(Extracted data entries)
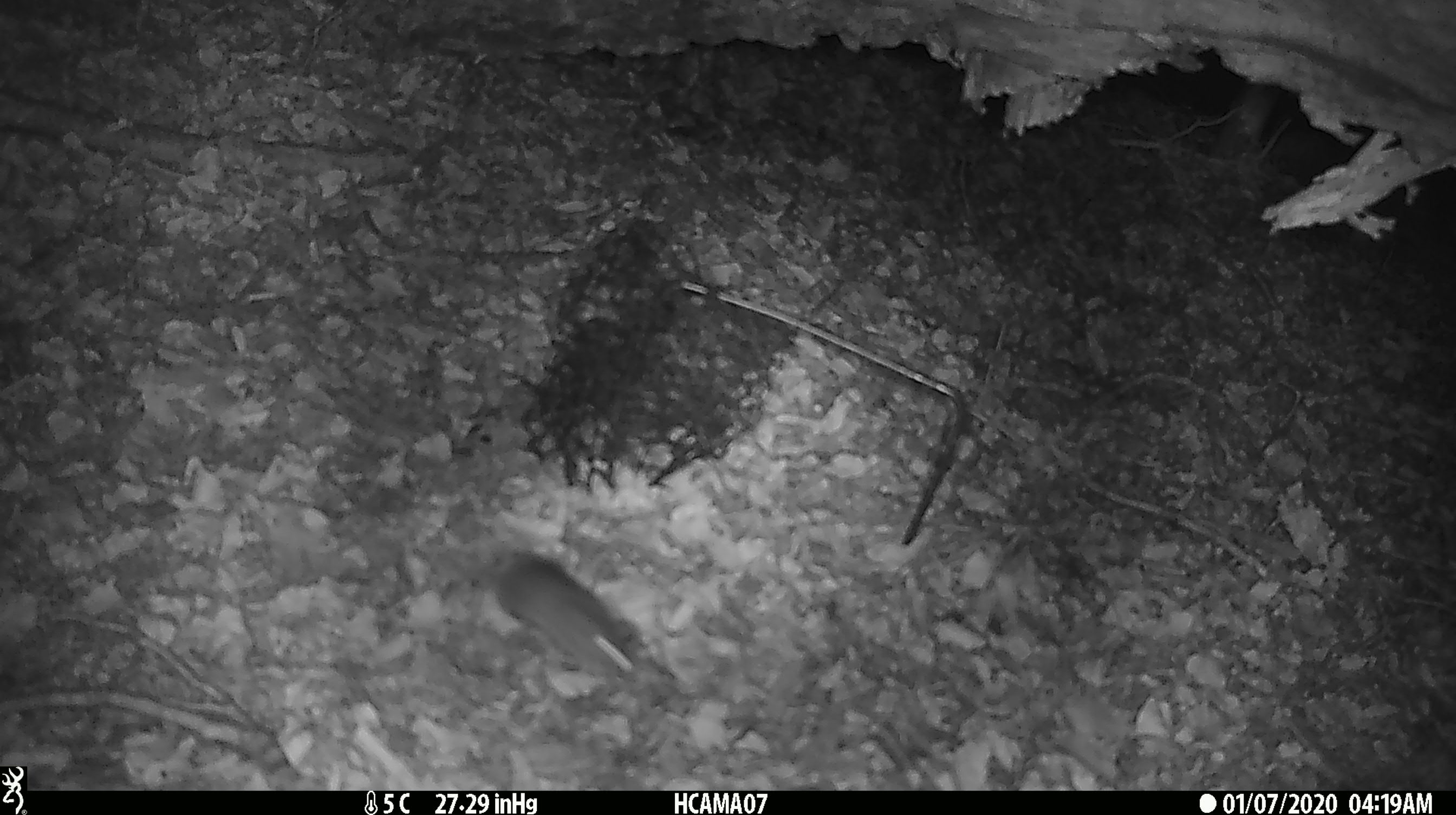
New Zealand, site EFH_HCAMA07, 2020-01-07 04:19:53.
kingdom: Animalia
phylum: Chordata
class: Mammalia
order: Rodentia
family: Muridae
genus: Mus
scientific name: Mus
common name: mouse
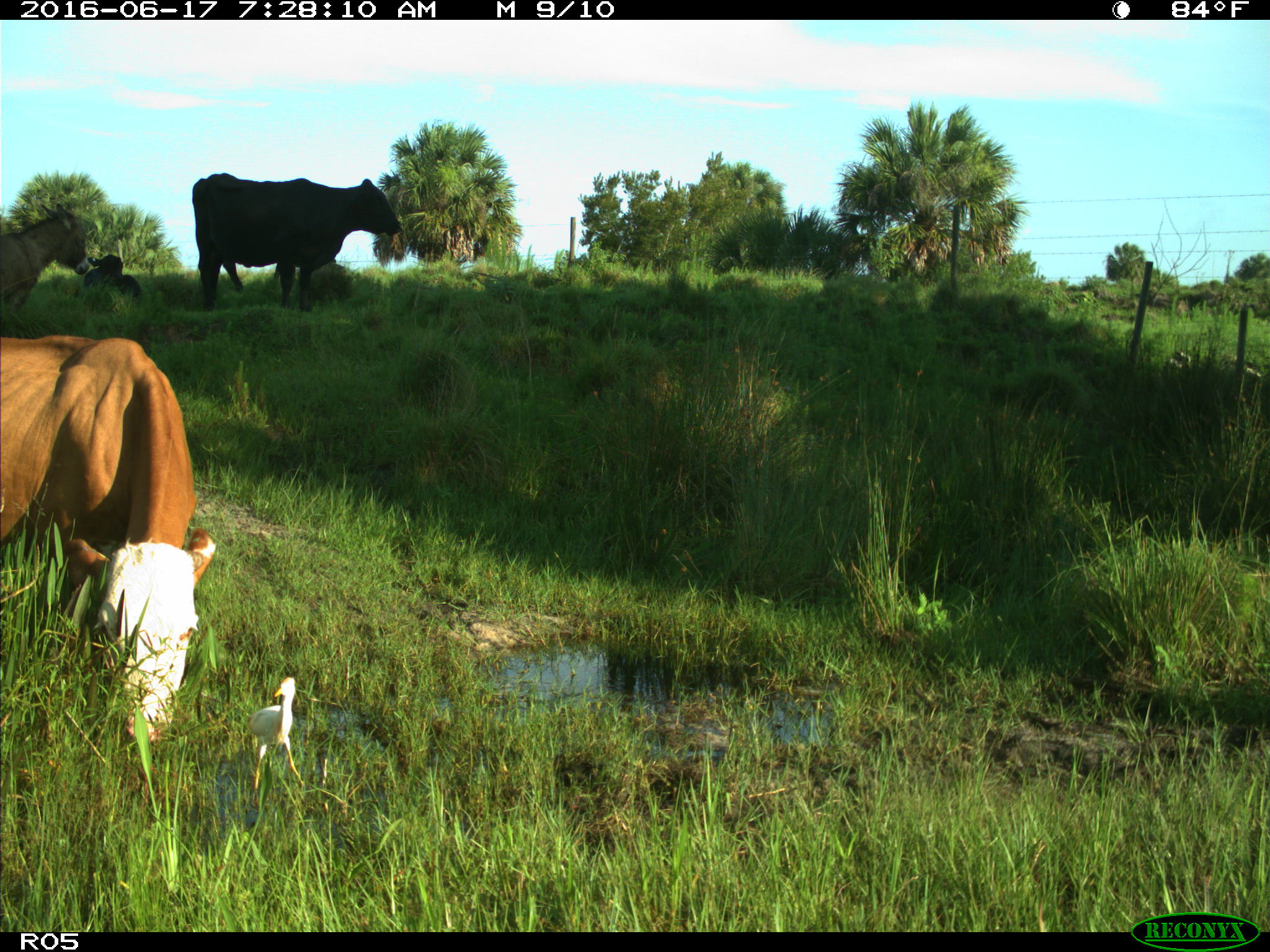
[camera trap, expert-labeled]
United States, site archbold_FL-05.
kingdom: Animalia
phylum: Chordata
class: Mammalia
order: Artiodactyla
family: Bovidae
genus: Bos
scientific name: Bos taurus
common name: domestic cow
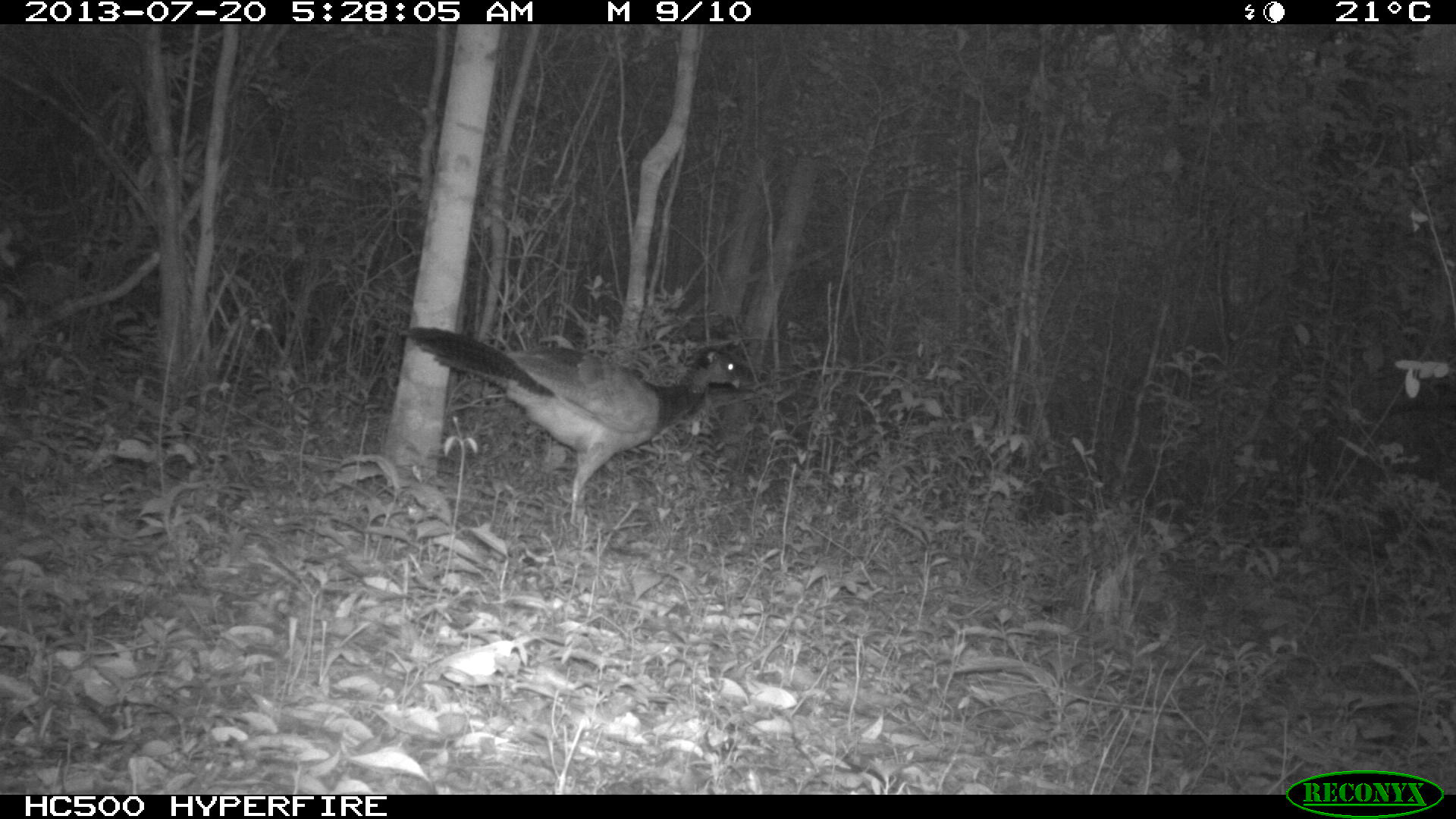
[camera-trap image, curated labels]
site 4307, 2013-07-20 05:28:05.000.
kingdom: Animalia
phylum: Chordata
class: Aves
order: Galliformes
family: Cracidae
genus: Crax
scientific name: Crax rubra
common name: great curassow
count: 1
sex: female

### Problem to solve
Report only the number of lines, among the records above, that contain the word "camera".

### Exercise result
2